● Records contained in a dataset:
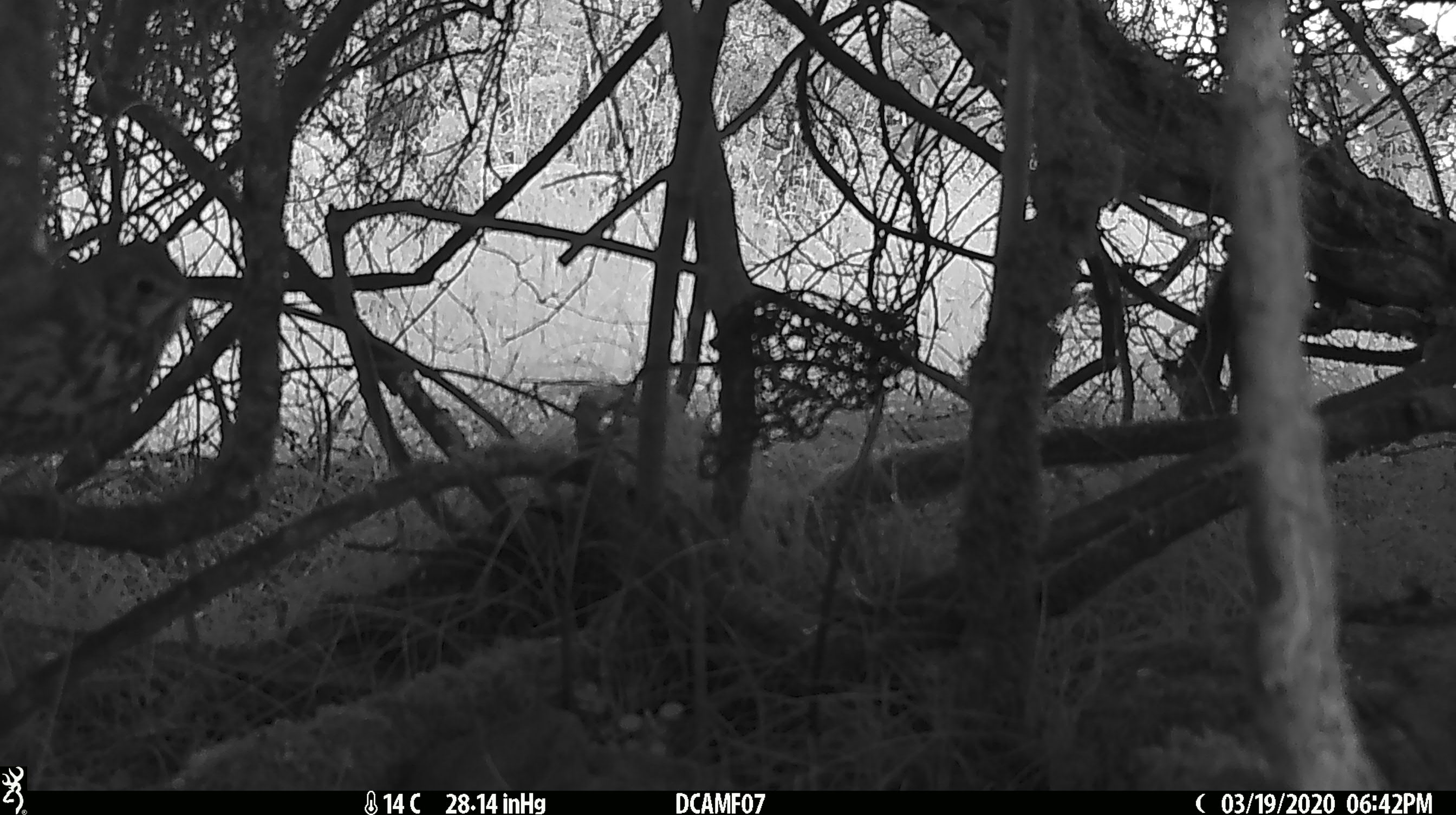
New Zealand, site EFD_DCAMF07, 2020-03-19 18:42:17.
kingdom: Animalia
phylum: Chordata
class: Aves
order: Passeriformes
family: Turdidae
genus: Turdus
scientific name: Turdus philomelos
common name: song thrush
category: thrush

● YOUR OBJECTIVE: When you repeat the lines above, keep them exact and leave out each image they contain.

● FINISHED TASK:
New Zealand, site EFD_DCAMF07, 2020-03-19 18:42:17.
kingdom: Animalia
phylum: Chordata
class: Aves
order: Passeriformes
family: Turdidae
genus: Turdus
scientific name: Turdus philomelos
common name: song thrush
category: thrush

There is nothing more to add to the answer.